Mustafa, a resident of Kabul, says he has undergone many tests for a chronic stomach ache. "In every laboratory, the diagnosis of my illness is different. I have spent lots of money, and I am still suffering."
There are an estimated 1,600 clinical laboratories – half of them private – but the equipment is rudimentary. Only one public lab has been recognised as "second grade". The certification depends on the level of technology used.
Recently a national policy for laboratories was finalised with the help of the World Health Organisation (WHO). The Ministry of Public Health has plans to set up regional laboratories in four provinces – Herat, Balkh, Nangarhar and Kandahar. A fifth lab may be established in Paktia.
There is one central public laboratory in Kabul. Millions of dollars have been spent on public health over the last 15 years but a policy on standardising labs had eluded the Ministry of Public Health.
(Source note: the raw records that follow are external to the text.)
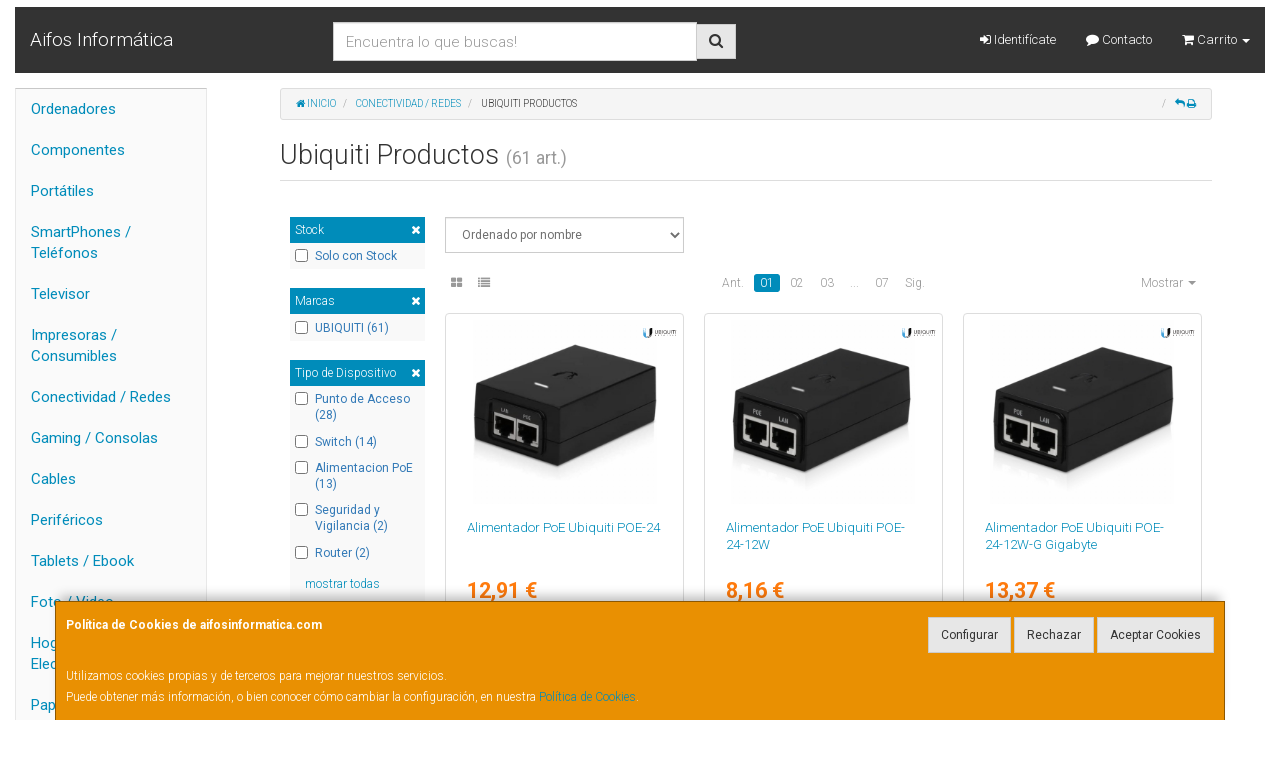

--- FILE ---
content_type: image/svg+xml
request_url: https://imagenes.web4pro.es/marcas/svg/ubiquiti.svg
body_size: 7308
content:
<svg xmlns="http://www.w3.org/2000/svg" xmlns:xlink="http://www.w3.org/1999/xlink" xml:space="preserve" id="Layer_1" x="0" y="0" style="enable-background:new 0 0 824.2 252.2" version="1.1" viewBox="0 0 824.2 252.2"><style>.st1{fill:#41a1da}.st3{fill:#504d4d}</style><path d="m217.1 139.1 5.3-17.3V2.9c-62.1 0-68.6 23.8-68.6 46.6V180c0 6.8-.7 13.9-2 21 32.9-6.1 54.4-26.5 65.3-61.9" style="fill:#0c0d0d"/><path d="M58 30H44.3V16.5H58V30zm13.7 20.5H58V36.9h13.7v13.6zM57.9 67.6H44.4V54H58v13.6zM44.2 87.9H30.7V74.4h13.6v13.5zM16.9 16.5H3.1V2.7h13.7v13.8z" class="st1"/><path d="M30.6 101.5h13.7v30.2H58V81.1h13.7V180c0 46.9 41 69.5 41 69.5-68.9 0-109.6-41.8-109.6-97.4V40.3h13.7v74.8h13.7l.1-13.6z" class="st1"/><defs><path id="SVGID_1_" d="M122.4 208.2c-18.3-.8-32.4-5.5-43.3-12.2 7.4 32.1 35 47.8 36.4 48.6l8.1 4.5c62.3-4.2 98.8-44.4 98.8-97v-11.4c-14.8 48.3-49.3 69.8-100 67.5"/></defs><clipPath id="SVGID_00000163760204545536831200000016176655900508259726_"><use xlink:href="#SVGID_1_" style="overflow:visible"/></clipPath><linearGradient id="SVGID_00000064340864449806043730000017860190386868062385_" x1="-1.5" x2="-.703" y1="595.146" y2="595.146" gradientTransform="translate(348.841 -106855.844) scale(179.8731)" gradientUnits="userSpaceOnUse"><stop offset="0" style="stop-color:#656364"/><stop offset="1" style="stop-color:#a8a5a6"/></linearGradient><path d="M122.4 208.2c-18.3-.8-32.4-5.5-43.3-12.2 7.4 32.1 35 47.8 36.4 48.6l8.1 4.5c62.3-4.2 98.8-44.4 98.8-97v-11.4c-14.8 48.3-49.3 69.8-100 67.5" style="clip-path:url(#SVGID_00000163760204545536831200000016176655900508259726_);fill:url(#SVGID_00000064340864449806043730000017860190386868062385_)"/><path d="M621.998 145.394c-11.2 0-20-3.066-26-9.2-6.133-6.266-9.2-15.333-9.066-26.933V54.995h.133c3.067 0 12.8.666 12.8 9.866v47.2c.4 14 8.4 22 22 22 13.733 0 21.733-8 22-22v-47.2c0-9.2 9.867-9.866 12.8-9.866h.133v54.266c.134 11.6-2.8 20.667-9.066 26.933-5.734 6-14.534 9.2-25.734 9.2m-298.532 0c-11.2 0-20-3.066-26-9.2-6.133-6.266-9.2-15.333-9.067-26.933l.134-54.266h.133c3.067 0 12.8.666 12.8 9.866l-.133 47.2c.4 14 8.4 22 22 22 13.733 0 21.733-8 22-22l.133-47.2c0-9.2 9.866-9.866 12.8-9.866h.133l.133 54.133c.134 11.6-2.8 20.666-9.066 26.933-6 6.133-14.8 9.333-26 9.333m206.8-11.333c-22 0-25.2-21.2-25.2-33.733 0-10.134 2.4-34.133 25.2-34.133 22 0 25.2 21.6 25.2 34.133 0 10.133-2.4 33.733-25.2 33.733m49.6 9.467c0-1.334-.267-5.867-2.8-8.667-1.334-1.467-3.2-2.133-5.467-2.133h-15.067c8.133-7.867 12.667-19.334 12.667-32.4 0-21.734-10.134-45.467-38.8-45.467-28.534 0-38.8 23.6-38.8 45.467 0 21.733 10.133 45.066 38.666 45.066h.134c2.133-.133 4.533-.4 6.8-.666 1.333-.134 2.8-.4 4.266-.667l2.267-.4 36.133-.133zm99.199.933V64.728c0-9.2 9.867-9.867 12.8-9.867h.133v88.133c0 .8-.666 1.467-1.466 1.467h-11.467zm-217.466.4v-80c0-9.2 9.866-9.866 12.8-9.866h.133v88.266c0 .8-.667 1.467-1.467 1.467l-11.466.133zm320.266-.4V64.595c0-9.2 9.733-9.867 12.8-9.867h.133v88.266c0 .8-.667 1.467-1.467 1.467h-11.466zm-77.2-89.333V66.46h26.4v78h11.466c.8 0 1.467-.667 1.467-1.467V66.461h24.133c.8 0 1.467-.666 1.467-1.466v-9.867h-64.933z" class="st3"/><path d="M704.932 55.128V66.46h26.4v78h11.466c.8 0 1.467-.667 1.467-1.467V66.461h24.133c.8 0 1.467-.666 1.467-1.466v-9.867h-64.933zm-290.133 78h-20.533v-29.334h19.2c6 0 16.133 2.534 16.133 14.667 0 11.333-8.667 14.4-14.8 14.667m11.333-53.467c0 4.8-1.466 8.667-4.4 10.533-2.133 1.334-5.066 2.134-9.2 2.4h-19.2v-26h18.4c10.267.4 14.4 4.667 14.4 13.067m1.467 18.533-1.067-.4 1.067-.4c7.467-3.2 12.133-10.8 12.133-18.666 0-14.533-10.266-23.467-28.133-23.467h-31.067v89.2h33.734c3.6 0 8.266-.267 12.266-1.733 9.734-3.6 15.867-12.4 15.867-21.867-.133-8.133-4-19.467-14.8-22.667m-137.333 73.2h4.8l11.867 19.067h.133v-19.067h4.267v25.867h-4.8l-11.867-19.067h-.133v19.067h-4.267v-25.867zm69.733 0h18.667v3.867h-14.134v6.8H377.6v3.733h-13.067v7.6h14.4v3.867H360v-25.867zm64.133 0h20.934v3.867h-8.267v22h-4.533v-22h-8.134v-3.867zm66 0h4.667l4.666 19.867h.134l5.2-19.867h4.666l5.067 19.867h.133l4.8-19.867h4.667l-7.2 25.867h-4.667l-5.2-19.867h-.133l-5.333 19.867h-4.667l-6.8-25.867zm90.4 3.067c-1.2 0-2.533.267-3.6.8-.933.533-1.867 1.333-2.4 2.267-.667.933-1.067 2-1.333 3.2-.667 2.4-.667 4.933 0 7.2.266 1.2.8 2.266 1.333 3.2.667.933 1.467 1.733 2.4 2.266 1.067.534 2.267.8 3.6.8 1.333 0 2.533-.266 3.6-.8a5.649 5.649 0 0 0 2.4-2.266c.667-.934 1.067-2 1.333-3.2.267-1.2.4-2.4.4-3.6 0-1.2-.133-2.4-.4-3.6-.266-1.2-.8-2.267-1.333-3.2-.667-.934-1.467-1.734-2.4-2.267-.933-.533-2.133-.8-3.6-.8m0-3.733c1.867 0 3.6.4 5.2 1.066 1.467.667 2.8 1.734 3.867 2.934 1.066 1.2 1.866 2.666 2.4 4.266.533 1.6.8 3.334.8 5.2s-.267 3.6-.8 5.2c-.534 1.6-1.334 3.067-2.4 4.267-1.067 1.2-2.4 2.267-3.867 2.933-1.467.667-3.333 1.067-5.2 1.067s-3.6-.4-5.2-1.067c-1.467-.666-2.8-1.733-3.867-2.933-1.066-1.2-1.866-2.667-2.4-4.267-.533-1.6-.8-3.333-.8-5.2s.267-3.6.8-5.2c.534-1.6 1.334-3.066 2.4-4.266a11.317 11.317 0 0 1 9.067-4m64.4 12.4h7.466c1.467 0 2.534-.4 3.334-1.067.8-.667 1.066-1.733 1.066-3.067a5.35 5.35 0 0 0-.4-2c-.266-.533-.533-.933-.933-1.2-.4-.266-.933-.533-1.467-.533-.533-.133-1.066-.133-1.733-.133h-7.333v8zm-4.534-11.734h12.4c2.8 0 4.934.667 6.4 1.867 1.467 1.2 2.134 2.933 2.134 5.2 0 1.2-.134 2.267-.534 3.067s-.8 1.466-1.2 2c-.4.4-.933.8-1.466 1.066-.4.134-.667.267-1.067.4v.134c.4 0 .8.133 1.2.4.4.133.8.533 1.2.933.4.4.667.933.933 1.6.267.667.4 1.467.4 2.533 0 1.467.134 2.934.4 4.134.267 1.2.534 2.133 1.067 2.666h-4.8c-.4-.533-.533-1.2-.533-1.866 0-.667-.134-1.334-.134-2 0-1.2-.133-2.267-.266-3.067-.134-.8-.4-1.6-.8-2.133-.4-.534-.934-.934-1.6-1.2-.8-.267-1.734-.4-2.534-.4h-6.666v10.666h-4.534v-26zm69.067 0h4.533v11.734l11.6-11.734h5.6l-10.4 10.267 11.067 15.6h-5.6l-8.533-12.4-3.734 3.6v8.667h-4.533v-25.734zm70.266 17.2c0 .934.134 1.867.534 2.534.266.666.8 1.333 1.466 1.733.667.4 1.334.8 2.134.933.8.267 1.6.267 2.533.267s1.867-.133 2.533-.4c.667-.267 1.334-.533 1.734-.933.4-.4.8-.8.933-1.2.133-.534.267-.934.267-1.467 0-.933-.267-1.733-.667-2.133-.4-.4-.933-.8-1.467-.934-1.066-.4-2.133-.666-3.2-.933-1.2-.267-2.666-.667-4.533-1.2a12.658 12.658 0 0 1-2.8-1.2c-.667-.4-1.333-.933-1.733-1.6-.4-.533-.8-1.2-.934-1.867s-.266-1.333-.266-2c-.134-2.266 1.066-4.533 2.933-5.733.933-.667 1.867-1.067 3.067-1.467 1.2-.266 2.266-.4 3.466-.4 1.334 0 2.667.134 3.867.534 1.2.4 2.267.933 3.2 1.6s1.6 1.6 2.133 2.533c.534 1.067.8 2.267.8 3.6h-4.533c-.133-1.733-.667-2.8-1.733-3.6-1.067-.667-2.267-1.067-3.867-1.067-.533 0-1.067 0-1.6.134-.533.133-1.067.266-1.467.533-.4.267-.8.667-1.2 1.067-.266.533-.533 1.066-.4 1.6 0 .933.267 1.6.8 2.133.534.533 1.334.933 2.267 1.2.133 0 .533.133 1.2.267l2.267.533 2.4.667c.8.266 1.333.4 1.733.4.8.266 1.6.666 2.267 1.066s1.2.934 1.6 1.6c.4.534.8 1.2.933 1.867.267.667.267 1.333.267 2 0 1.333-.267 2.533-.934 3.733-.533 1.067-1.333 1.867-2.4 2.534s-2.133 1.2-3.333 1.466c-1.2.267-2.533.4-3.733.4-1.467 0-2.8-.133-4.134-.533-1.2-.267-2.4-.933-3.466-1.6-.934-.8-1.734-1.733-2.267-2.933-.533-1.2-.933-2.534-.933-4.134l4.266.4zm31.334-125.866h1.6c1.333 0 2.533 0 2.533-1.6 0-1.333-1.067-1.467-2.133-1.467h-2v3.067zm-1.467-4.267h3.733c2.267 0 3.334.934 3.334 2.8 0 1.734-1.067 2.534-2.534 2.667l2.8 4.267h-1.6l-2.666-4.134h-1.6v4.134h-1.467V58.46zm3.2 11.867c3.867 0 6.8-3.067 6.8-7.067s-2.933-6.933-6.8-6.933-6.8 3.067-6.8 6.933c0 4 2.933 7.067 6.8 7.067m0-15.333c4.533 0 8.267 3.6 8.267 8.133 0 4.8-3.734 8.267-8.267 8.267-4.533 0-8.267-3.6-8.267-8.267 0-4.533 3.734-8.133 8.267-8.133" class="st3"/></svg>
Head of central laboratory Dr Naseer Ahmad Stanekzai promises standardised services. "Labs have been divided in four grades with the first grade being the lowest."
He claims the ministry has set up the country's first laboratory with the ability to conduct HIV tests. Some of its technicians will be sent abroad for training, he says.
The central laboratory has 88 employees: 50 are professional technicians.
There is no clarity on how many of the 800 active private laboratories are second grade or higher. Dr. Mohammad Basheer Sakayee, who is the bridge between the public health ministry and private medical practitioners, claims the 800 labs are spread across the country, even in rural areas.
Dr. Mohammad Ibrahim who monitors the certification process for laboratories only confirms there are rules and regulations. "Our office has a checklist which is used to grade the laboratories …," he says.
Is the grading process reliable? Dr. Mohammad Ewas who is in charge of a grade three lab in a hospital tells Killid there are clinics that have got first grade certification but do not meet any of the criteria. "Those who have contacts in the Ministry of Public Health can twist the rules," he says.